Les infractions pénales sont conçues comme des atteintes à la société dans son ensemble, par le trouble à l'ordre public qu'elles créent. L'objet d'un procès pénal est donc avant tout de sanctionner l'auteur d'un acte d’une conduite que la société réprouve.
Le procès pénal oppose le ministère public (ou parquet), représentant légitime des intérêts de la société, à l'individu mis en cause pour une infraction. C'est généralement le ministère public qui déclenche "l'action publique", qui permet de faire constater par un juge pénal l'infraction commise et établir la culpabilité ou l'innocence de l'individu poursuivi.
La victime, autre acteur de la procédure, n’est prise en considération, au cours du procès pénal, que si elle se constitue "partie civile", c’est-à-dire qu’elle manifeste la volonté de demander réparation des dommages directement causés par l’infraction (indemnisation). On parle alors d'"action civile en réparation du dommage", qui peut être enclenchée par toute personne ayant "personnellement" souffert d'un dommage "directement" causé par une infraction pénale (article 2 du code de procédure pénale).
La définition du droit international et européen
Les victimes sont définies par le droit international et le droit européen comme "des personnes qui, individuellement ou collectivement, ont subi un préjudice, notamment une atteinte à leur intégrité physique ou mentale, une souffrance morale, une perte matérielle ou une atteinte grave à leurs droits fondamentaux, en raison d’actes ou d’omissions qui enfreignent les lois pénales en vigueur dans un État [...]" (voir la résolution du 29 novembre 1985 de l'Assemblée générale des Nations unies).

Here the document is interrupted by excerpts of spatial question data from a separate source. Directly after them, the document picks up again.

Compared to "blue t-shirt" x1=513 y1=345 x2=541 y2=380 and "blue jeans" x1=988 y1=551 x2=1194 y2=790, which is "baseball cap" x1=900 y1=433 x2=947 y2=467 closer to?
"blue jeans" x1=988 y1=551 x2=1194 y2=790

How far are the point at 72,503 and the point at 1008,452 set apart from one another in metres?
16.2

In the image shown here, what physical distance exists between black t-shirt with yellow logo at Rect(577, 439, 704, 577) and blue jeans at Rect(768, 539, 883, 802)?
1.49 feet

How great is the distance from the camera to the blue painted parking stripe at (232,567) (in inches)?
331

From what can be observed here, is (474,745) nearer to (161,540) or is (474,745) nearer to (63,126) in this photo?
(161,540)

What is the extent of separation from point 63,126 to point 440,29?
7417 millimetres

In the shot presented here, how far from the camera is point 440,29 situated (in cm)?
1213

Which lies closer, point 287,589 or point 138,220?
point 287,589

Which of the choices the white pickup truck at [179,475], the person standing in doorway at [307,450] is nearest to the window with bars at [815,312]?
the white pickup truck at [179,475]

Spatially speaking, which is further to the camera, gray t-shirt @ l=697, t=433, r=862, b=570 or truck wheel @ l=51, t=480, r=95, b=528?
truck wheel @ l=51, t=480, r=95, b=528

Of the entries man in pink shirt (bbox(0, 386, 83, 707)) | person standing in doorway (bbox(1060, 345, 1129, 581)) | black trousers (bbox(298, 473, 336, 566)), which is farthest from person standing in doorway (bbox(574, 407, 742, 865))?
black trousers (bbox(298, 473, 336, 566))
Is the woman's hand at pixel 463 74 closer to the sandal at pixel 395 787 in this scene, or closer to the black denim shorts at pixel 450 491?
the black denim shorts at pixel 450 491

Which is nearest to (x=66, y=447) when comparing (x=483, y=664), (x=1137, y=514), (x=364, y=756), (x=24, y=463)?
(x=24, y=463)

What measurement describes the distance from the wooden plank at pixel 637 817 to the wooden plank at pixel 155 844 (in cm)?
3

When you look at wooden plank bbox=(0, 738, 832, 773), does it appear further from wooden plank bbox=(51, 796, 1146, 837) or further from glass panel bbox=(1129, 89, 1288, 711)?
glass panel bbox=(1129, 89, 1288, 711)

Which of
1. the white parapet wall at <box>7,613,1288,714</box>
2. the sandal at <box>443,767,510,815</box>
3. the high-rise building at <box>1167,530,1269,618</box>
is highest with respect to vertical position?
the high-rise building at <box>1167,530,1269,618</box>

Une reconnaissance progressive des droits des victimes
En France, les droits des victimes sont d'abord apparus sous la forme d'une reconnaissance de la partie civile comme acteur du procès pénal. En premier lieu reconnue par la jurisprudence (arrêt de la Cour de cassation, du 8 décembre 1906, Laurent Atthalin), c’est désormais en vertu de l'article 1er du code de procédure pénale que la victime peut déclencher elle-même les poursuites (par "voie d'action"). La victime peut également se constituer partie civile une fois que les poursuites ont déjà été engagées (par "voie d'intervention").

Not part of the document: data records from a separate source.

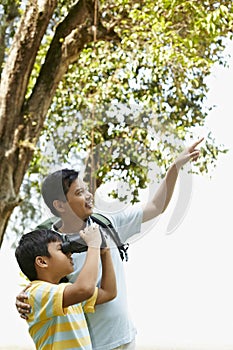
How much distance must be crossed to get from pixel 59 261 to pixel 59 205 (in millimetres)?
144

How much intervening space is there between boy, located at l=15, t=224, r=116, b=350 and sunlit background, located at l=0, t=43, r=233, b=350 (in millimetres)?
2206

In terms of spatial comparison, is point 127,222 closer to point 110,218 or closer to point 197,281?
point 110,218

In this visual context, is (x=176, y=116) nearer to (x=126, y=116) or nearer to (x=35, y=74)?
(x=35, y=74)

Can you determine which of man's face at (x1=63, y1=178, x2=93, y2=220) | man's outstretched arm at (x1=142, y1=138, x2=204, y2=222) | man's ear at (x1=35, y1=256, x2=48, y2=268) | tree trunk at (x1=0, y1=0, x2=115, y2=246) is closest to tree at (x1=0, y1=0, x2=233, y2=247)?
tree trunk at (x1=0, y1=0, x2=115, y2=246)

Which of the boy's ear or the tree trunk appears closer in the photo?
the boy's ear

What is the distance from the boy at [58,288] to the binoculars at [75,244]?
1 centimetres

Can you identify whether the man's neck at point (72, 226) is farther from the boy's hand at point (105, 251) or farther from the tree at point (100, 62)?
the tree at point (100, 62)

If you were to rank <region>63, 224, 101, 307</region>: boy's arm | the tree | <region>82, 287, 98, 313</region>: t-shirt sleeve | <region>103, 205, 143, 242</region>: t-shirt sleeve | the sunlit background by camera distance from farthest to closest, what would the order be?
1. the sunlit background
2. the tree
3. <region>103, 205, 143, 242</region>: t-shirt sleeve
4. <region>82, 287, 98, 313</region>: t-shirt sleeve
5. <region>63, 224, 101, 307</region>: boy's arm

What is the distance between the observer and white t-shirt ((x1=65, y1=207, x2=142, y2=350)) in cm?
150

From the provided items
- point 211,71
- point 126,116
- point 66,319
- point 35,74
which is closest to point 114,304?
point 66,319

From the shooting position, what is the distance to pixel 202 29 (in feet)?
12.2

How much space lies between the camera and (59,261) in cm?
137

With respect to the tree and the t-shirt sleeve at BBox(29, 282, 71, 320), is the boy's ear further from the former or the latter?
the tree

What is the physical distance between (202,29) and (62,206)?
2414mm
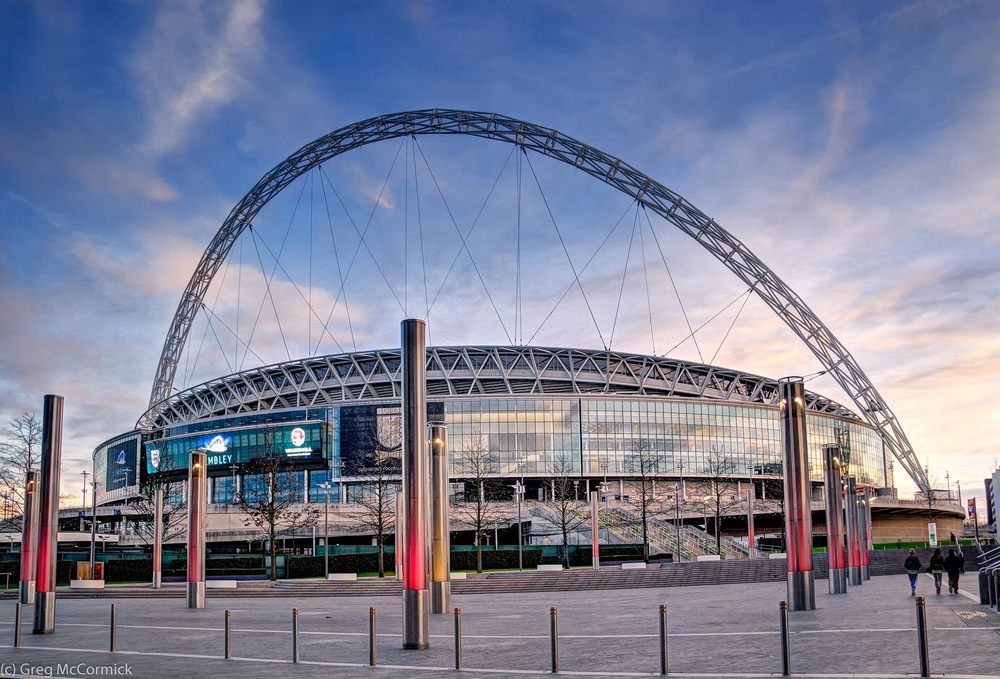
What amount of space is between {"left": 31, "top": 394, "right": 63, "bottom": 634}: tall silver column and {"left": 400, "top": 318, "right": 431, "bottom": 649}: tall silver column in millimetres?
12688

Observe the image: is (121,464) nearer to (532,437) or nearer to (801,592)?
(532,437)

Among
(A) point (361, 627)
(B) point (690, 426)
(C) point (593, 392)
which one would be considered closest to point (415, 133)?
(C) point (593, 392)

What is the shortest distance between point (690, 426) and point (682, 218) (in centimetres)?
2574

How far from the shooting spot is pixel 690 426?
119 meters

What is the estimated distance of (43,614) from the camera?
2831cm

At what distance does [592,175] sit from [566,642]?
85982mm

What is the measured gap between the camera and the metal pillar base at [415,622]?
21.8 m

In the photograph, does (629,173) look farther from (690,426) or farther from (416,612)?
(416,612)

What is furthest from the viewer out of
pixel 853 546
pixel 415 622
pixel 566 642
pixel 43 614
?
pixel 853 546

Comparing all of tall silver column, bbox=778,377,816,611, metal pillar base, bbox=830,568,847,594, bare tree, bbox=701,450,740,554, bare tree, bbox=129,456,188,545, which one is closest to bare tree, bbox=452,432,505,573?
bare tree, bbox=701,450,740,554

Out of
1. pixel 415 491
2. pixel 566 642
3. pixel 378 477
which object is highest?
pixel 378 477

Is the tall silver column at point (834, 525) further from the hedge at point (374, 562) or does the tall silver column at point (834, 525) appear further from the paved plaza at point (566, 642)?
the hedge at point (374, 562)

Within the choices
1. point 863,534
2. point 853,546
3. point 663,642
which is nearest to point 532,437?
point 863,534

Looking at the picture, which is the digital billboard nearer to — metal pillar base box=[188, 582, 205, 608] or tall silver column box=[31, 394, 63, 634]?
metal pillar base box=[188, 582, 205, 608]
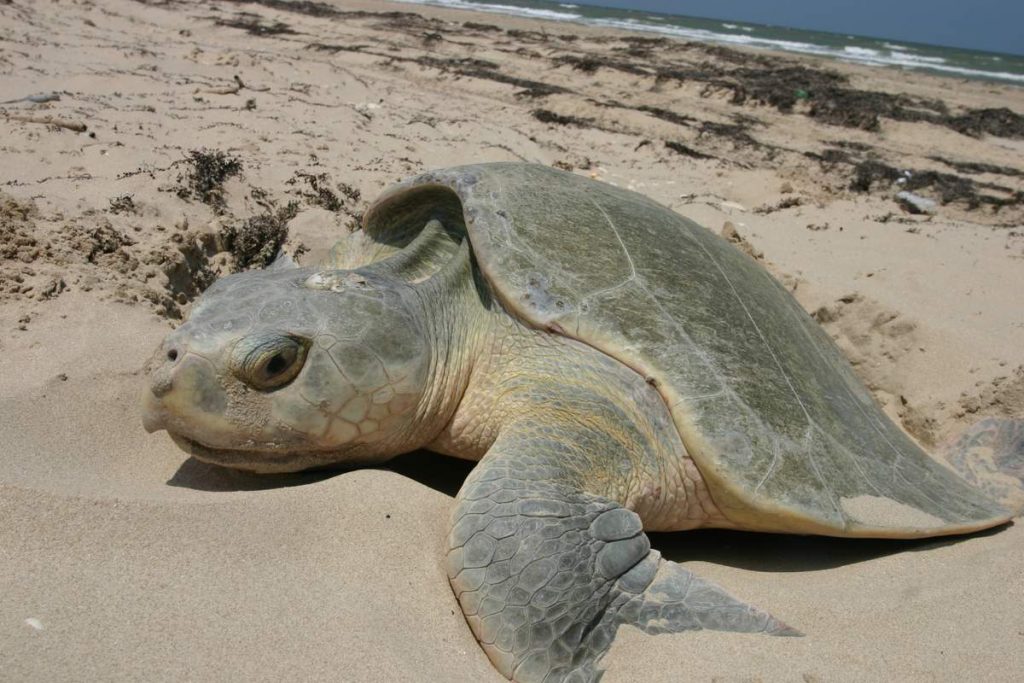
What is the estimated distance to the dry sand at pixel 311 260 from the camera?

Le statut juridique de victime envisagé dans sa globalité a connu un regain d'intérêt dans la deuxième moitié du XXe siècle.
Une considération croissante accordée aux victimes
Une première loi de 1977 instaure la possibilité pour certaines victimes de dommages corporels résultant d'une infraction de se faire indemniser par l’État. Elle crée la Commission d'indemnisation des victimes d'infraction (CIVI), compétente à l'égard des victimes qui ne peuvent obtenir une réparation "effective et suffisante", sur un principe de solidarité nationale.
Des politiques publiques d'aide aux victimes sont également lancées au début des années 1980, sous l'impulsion de Robert Badinter, alors garde des sceaux. Leur objectif est d’aller au-delà de l’indemnisation matérielle et d’apporter une écoute, une information, une aide en termes d’accueil et de prise en charge, ainsi qu'un accompagnement pendant la procédure.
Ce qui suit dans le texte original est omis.